Stonewall Jackson’s Headquarters
The Hudson River Gothic Revival style house was once the home of Confederate General Stonewall Jackson. Located at 415 N Braddock St, Winchester, VA 22601. Built in 1854 by William McP. Fuller, it was originally part of a five-acre outlot numbered 52 in Winchester, VA. Lt. Col. Lewis T. Moore commissioned the house in 1861, and it served as his official headquarters until the Valley Campaign began in March of 1862.
The museum houses several collections of Jackson memorabilia, including his personal prayer table and book, and his office is set up exactly as it was when he used it. The museum is operated by the Winchester-Frederick Historical Society. The admission fee is $2.50. It is open Tuesday through Sunday. We visited during the day. We were guided by Brian, who was very informative. The tour lasted about an hour.
The museum is open to the public from April 1 through October 31. Admission is $5 for adults, $4.50 for seniors, and $2.50 for children under 12. A family pass costs $12. The museum is closed on Easter Sunday, but it is open Monday through Saturday from 10 a.m. to 4 p.m., Sunday from 12 p.m. to 4 p.m.
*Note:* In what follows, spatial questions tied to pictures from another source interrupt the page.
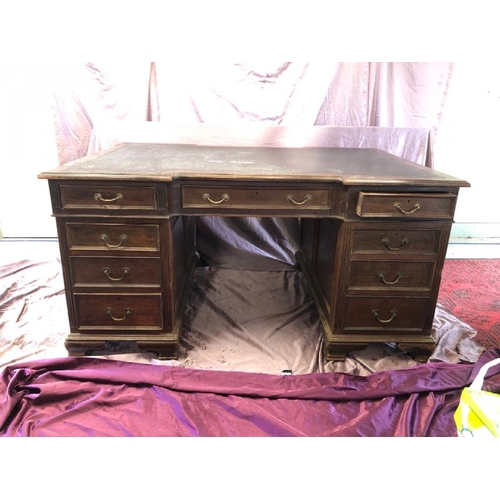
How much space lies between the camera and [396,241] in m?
1.33

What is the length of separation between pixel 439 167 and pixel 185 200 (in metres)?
1.95


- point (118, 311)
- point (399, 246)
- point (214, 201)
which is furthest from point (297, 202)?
point (118, 311)

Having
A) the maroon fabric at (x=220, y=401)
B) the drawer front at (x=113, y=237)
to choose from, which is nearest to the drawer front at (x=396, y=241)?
the maroon fabric at (x=220, y=401)

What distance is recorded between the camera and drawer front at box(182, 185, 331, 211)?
1296 mm

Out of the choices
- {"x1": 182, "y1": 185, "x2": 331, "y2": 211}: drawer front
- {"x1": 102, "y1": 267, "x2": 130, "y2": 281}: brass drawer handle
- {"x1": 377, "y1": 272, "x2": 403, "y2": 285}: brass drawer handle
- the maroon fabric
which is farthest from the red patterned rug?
{"x1": 102, "y1": 267, "x2": 130, "y2": 281}: brass drawer handle

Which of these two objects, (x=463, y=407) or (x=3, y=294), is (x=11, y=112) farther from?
(x=463, y=407)

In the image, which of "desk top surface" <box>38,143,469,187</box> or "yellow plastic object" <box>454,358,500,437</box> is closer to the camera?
"yellow plastic object" <box>454,358,500,437</box>

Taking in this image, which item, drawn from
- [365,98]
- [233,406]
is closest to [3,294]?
[233,406]

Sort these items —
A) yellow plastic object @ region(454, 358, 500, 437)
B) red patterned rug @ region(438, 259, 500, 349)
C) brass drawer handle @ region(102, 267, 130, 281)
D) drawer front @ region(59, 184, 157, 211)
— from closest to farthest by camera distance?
yellow plastic object @ region(454, 358, 500, 437) → drawer front @ region(59, 184, 157, 211) → brass drawer handle @ region(102, 267, 130, 281) → red patterned rug @ region(438, 259, 500, 349)

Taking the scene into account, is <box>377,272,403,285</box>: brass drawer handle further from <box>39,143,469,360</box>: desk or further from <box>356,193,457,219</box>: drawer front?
<box>356,193,457,219</box>: drawer front

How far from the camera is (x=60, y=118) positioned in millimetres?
2055

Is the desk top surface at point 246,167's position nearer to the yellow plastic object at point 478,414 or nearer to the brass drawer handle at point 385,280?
the brass drawer handle at point 385,280

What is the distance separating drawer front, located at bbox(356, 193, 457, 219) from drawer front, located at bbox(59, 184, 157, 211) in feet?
2.42

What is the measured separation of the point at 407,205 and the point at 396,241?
0.46 feet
Those looking for a little adventure may want to take a horseback ride through Winchester. A small town with rich history, the city is full of fun things to do. You can visit the Stonewall Jackson’s Headquarters Museum and the Cedar Creek Battlefield. If you want to spend some time outdoors, you can take a hike around the area, or spend the day hiking or biking in the beautiful Shenandoah Valley.
A visit to Stonewall Jackson’s Headquarters is a must for any Civil War fan. While in the field, Jackson’s staff was attacked by Union troops, thinking him to be a Union cavalry force. The Confederates shot him, and Jackson was hit by three shots. Jackson’s injuries caused him to be hospitalized and died eight days later from pneumonia. He was only injured, but the damage was too much for him to recover and survive.
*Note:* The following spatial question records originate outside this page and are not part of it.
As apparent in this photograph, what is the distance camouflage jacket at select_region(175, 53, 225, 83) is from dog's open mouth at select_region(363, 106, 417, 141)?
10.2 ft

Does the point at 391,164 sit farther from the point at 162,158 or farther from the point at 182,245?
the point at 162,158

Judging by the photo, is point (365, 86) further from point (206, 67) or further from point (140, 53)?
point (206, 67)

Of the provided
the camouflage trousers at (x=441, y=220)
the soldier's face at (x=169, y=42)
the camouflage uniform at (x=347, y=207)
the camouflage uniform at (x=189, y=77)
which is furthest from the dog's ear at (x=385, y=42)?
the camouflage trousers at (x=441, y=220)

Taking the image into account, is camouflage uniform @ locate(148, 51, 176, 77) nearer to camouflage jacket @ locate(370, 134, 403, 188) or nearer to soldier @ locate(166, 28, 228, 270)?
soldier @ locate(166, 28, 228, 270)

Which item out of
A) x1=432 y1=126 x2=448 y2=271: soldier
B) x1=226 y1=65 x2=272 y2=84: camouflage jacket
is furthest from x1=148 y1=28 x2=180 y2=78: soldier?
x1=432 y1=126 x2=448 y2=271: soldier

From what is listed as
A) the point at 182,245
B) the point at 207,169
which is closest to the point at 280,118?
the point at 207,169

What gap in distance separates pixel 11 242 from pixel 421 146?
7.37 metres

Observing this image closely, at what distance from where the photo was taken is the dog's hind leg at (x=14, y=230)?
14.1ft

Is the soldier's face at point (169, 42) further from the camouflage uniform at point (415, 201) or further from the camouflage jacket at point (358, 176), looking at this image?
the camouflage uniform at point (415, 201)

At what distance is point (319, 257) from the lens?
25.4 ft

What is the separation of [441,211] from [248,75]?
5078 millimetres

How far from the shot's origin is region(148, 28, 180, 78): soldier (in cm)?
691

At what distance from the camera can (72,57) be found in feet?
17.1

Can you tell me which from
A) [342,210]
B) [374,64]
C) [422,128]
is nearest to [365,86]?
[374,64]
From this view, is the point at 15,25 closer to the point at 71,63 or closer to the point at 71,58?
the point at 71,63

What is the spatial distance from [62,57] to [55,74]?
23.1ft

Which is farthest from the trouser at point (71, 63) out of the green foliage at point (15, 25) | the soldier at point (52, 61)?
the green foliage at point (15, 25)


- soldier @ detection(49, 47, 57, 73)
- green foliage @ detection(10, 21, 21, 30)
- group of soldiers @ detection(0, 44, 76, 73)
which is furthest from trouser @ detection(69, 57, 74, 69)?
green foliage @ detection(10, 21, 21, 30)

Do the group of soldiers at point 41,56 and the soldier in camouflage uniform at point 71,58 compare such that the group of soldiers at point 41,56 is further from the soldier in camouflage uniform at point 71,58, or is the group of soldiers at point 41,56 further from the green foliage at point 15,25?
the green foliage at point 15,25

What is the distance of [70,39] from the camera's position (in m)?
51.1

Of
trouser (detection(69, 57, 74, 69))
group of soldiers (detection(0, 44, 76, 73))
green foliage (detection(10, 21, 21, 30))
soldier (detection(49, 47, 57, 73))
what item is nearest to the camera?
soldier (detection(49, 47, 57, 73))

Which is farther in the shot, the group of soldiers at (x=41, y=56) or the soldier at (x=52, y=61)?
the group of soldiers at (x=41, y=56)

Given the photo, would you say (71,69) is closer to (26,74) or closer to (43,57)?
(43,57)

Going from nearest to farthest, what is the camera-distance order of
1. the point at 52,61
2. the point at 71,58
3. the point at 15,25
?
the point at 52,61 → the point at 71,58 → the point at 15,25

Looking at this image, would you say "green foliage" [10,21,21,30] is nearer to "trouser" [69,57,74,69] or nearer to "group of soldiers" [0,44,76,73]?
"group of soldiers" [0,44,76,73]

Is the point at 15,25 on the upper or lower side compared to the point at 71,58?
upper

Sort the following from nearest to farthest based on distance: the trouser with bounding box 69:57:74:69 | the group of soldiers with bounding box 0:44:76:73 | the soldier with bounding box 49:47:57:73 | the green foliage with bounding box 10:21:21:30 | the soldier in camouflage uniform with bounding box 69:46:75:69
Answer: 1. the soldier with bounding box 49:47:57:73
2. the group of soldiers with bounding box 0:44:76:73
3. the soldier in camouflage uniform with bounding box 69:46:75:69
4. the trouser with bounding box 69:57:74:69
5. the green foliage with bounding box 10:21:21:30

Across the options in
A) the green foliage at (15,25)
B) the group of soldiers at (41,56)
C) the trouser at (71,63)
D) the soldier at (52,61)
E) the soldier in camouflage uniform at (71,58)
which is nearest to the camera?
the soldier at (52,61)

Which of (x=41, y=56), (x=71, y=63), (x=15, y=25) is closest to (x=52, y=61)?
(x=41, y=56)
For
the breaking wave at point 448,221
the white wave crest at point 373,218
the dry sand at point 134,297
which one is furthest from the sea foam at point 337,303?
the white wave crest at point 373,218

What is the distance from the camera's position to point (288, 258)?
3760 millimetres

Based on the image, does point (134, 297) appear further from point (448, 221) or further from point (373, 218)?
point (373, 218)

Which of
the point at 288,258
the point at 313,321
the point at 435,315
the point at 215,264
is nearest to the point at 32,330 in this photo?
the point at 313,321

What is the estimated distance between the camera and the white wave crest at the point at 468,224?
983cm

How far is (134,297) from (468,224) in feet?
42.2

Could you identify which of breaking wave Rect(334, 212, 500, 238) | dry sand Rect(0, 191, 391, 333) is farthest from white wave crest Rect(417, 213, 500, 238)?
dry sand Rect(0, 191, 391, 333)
A visit to Stonewall Jackson’s Headquarters in Winchester, VA is a must-do if you have a passion for history. He was such a hero in the Civil War, that General George Patton prayed in front of a stonewall Jackson portrait and he assumed that the generals were God. The author John Dwyer’s Stonewall covers Jackson’s life in depth, paying special attention to his Presbyterian faith.
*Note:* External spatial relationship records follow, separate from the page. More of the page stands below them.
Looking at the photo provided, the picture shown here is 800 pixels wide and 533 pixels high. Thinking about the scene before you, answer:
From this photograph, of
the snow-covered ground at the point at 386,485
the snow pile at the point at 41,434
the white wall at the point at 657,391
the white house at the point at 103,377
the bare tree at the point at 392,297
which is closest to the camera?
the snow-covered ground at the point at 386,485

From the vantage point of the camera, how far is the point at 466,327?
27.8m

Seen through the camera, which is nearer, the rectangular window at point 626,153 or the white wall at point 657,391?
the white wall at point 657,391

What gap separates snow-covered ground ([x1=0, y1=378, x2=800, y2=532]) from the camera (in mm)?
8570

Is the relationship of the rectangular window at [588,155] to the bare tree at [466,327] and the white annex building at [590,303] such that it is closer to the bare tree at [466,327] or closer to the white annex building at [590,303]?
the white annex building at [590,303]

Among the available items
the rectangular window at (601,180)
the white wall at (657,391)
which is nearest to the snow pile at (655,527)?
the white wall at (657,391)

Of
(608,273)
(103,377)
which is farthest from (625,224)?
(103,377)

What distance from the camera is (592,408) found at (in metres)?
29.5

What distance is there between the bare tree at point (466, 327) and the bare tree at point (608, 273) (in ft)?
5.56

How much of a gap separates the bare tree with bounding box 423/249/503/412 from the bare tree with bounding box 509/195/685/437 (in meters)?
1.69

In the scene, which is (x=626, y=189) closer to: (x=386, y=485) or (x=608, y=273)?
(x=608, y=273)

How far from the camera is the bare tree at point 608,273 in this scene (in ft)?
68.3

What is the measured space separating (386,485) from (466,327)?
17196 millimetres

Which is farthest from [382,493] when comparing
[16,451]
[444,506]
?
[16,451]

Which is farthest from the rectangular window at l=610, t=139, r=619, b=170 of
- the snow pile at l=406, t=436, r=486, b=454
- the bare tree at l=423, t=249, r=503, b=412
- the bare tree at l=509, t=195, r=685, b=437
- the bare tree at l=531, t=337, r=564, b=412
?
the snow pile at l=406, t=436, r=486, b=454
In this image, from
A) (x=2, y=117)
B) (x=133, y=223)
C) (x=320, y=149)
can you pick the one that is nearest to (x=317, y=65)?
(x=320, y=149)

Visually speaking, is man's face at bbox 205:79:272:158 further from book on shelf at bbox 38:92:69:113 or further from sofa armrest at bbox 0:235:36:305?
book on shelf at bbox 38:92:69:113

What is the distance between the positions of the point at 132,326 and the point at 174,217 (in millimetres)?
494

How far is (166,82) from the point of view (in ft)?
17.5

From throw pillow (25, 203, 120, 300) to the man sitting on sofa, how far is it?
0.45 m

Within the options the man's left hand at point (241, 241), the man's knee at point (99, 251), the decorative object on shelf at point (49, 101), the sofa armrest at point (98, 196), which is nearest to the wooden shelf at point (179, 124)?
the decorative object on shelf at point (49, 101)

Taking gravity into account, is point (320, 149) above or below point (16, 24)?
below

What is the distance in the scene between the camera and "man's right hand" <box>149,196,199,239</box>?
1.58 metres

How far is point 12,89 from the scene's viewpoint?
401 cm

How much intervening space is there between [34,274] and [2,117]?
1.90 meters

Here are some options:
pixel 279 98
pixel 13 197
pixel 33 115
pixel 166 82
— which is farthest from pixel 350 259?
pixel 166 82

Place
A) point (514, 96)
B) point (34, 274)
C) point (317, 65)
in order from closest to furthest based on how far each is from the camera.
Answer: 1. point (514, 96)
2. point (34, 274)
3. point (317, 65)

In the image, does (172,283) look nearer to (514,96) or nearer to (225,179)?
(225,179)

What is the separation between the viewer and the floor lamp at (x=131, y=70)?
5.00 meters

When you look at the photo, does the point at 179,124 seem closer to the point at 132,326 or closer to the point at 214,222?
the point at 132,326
Jackson was born in Virginia and graduated from the United States Military Academy. He had difficulty with the entrance examinations, and began his studies at the bottom of the class. He demonstrated dogged determination and rose steadily through the ranks. His first wife died at age thirty-five, while his second wife lived until the late nineteenth century. After Virginia seceded from the Union, Jackson became a Colonel in the Confederate Army.